Der Stern ist abgestürzt. Und ein neuer aufgegangen, an Israels politischem Himmel. Nur kurze Zeit konnte der vermeintliche Superkandidat und große Versöhner Amnon Lipkin-Schahak das israelische Wahlvolk bei Laune halten. Dann hat ihn ein anderer Generalmajor abgelöst. Jitzhak Mordechai ist per Umfrage schon zum Ministerpräsidentenkandidaten gekürt worden. Der bislang populärste Politiker Israels könnte zum großen Herausforderer des amtierenden Ministerpräsidenten Benjamin Netanjahu werden. Doch noch sind es vier Monate bis zu den Wahlen. Und ein programmatisch stabiles Programm kann die Zentrumspartei nicht vorweisen. Bis jetzt dreht sich bei den Auseinandersetzungen alles lediglich um Personen. Niemand wagt vorauszusagen, daß es in den kommenden Monaten nicht auch zu schwerwiegenden politischen und ideologischen Zerwürfnissen in der Zentrumspartei kommt.

Zweifellos hat Netanjahu mit dem Abgang von Mordechai eine empfindliche Niederlage erlitten. Bis zuletzt hatte er um das Verbleiben Mordechais im Likud gebuhlt. Doch Netanjahu ist viel zu sehr Machtpolitiker, als daß er sich von dieser Entscheidung und dieser Niederlage wirklich würde beeindrucken lassen. Es wird seine Kämpferqualitäten herausfordern. Und er wird nichts unversucht lassen, um dem „Verräter“ Mordechai ans Bein zu pinkeln. Drei Kandidaten für das Amt des Ministerpräsidenten und knapp vierzig Parteien für die Knesset. Im nächsten israelischen Parlament dürfte das blanke Chaos herrschen. Wer da eine Koalition zusammenzimmern will, braucht mehr als nur Fingerspitzengefühl. Vieles deutet darauf hin, daß nur eine große Koalition zwischen Likud und der Arbeitspartei denkbar ist. Denn trotz Mordechais Übertritt werden der Zentrumspartei nicht mehr als 10 bis 15 Abgeordnete zugetraut, gut die Hälfte der Sitze, die die großen Parteien sich derzeit ausrechnen.

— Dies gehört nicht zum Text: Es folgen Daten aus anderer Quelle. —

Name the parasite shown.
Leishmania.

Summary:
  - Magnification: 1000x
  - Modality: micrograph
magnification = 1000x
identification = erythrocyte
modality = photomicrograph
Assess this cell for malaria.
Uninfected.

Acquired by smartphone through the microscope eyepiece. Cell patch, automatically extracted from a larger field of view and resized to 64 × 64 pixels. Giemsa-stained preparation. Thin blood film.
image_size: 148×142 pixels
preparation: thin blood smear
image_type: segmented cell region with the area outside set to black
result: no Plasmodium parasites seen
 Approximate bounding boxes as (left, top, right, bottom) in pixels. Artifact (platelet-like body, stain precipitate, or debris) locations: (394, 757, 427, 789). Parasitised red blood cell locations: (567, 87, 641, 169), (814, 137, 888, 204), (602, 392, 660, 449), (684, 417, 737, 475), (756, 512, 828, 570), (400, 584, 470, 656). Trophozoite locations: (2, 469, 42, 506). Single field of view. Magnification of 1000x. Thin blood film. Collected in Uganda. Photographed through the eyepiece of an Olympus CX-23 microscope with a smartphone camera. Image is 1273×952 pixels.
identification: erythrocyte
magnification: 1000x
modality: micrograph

Mordechai hat letztlich den Versprechungen Netanjahus nicht mehr glauben wollen. Ob er seine Ambitionen nicht überzogen hat, wird sich erst am Wahltag erweisen. Zwar hat er die Unterstützung der US- Regierung, die in ihm eine veritable Alternative zu Netanjahu sehen möchte. Doch auch Netanjahus Popularität beim einfachen Volk ist alles andere als gebrochen. Daß er seine Politikerkollegen auch mal über den Tisch zieht, wird ihm auf den Märkten von Tel Aviv und Jerusalem als Cleverneß ausgelegt, die ihresgleichen erst suchen muß.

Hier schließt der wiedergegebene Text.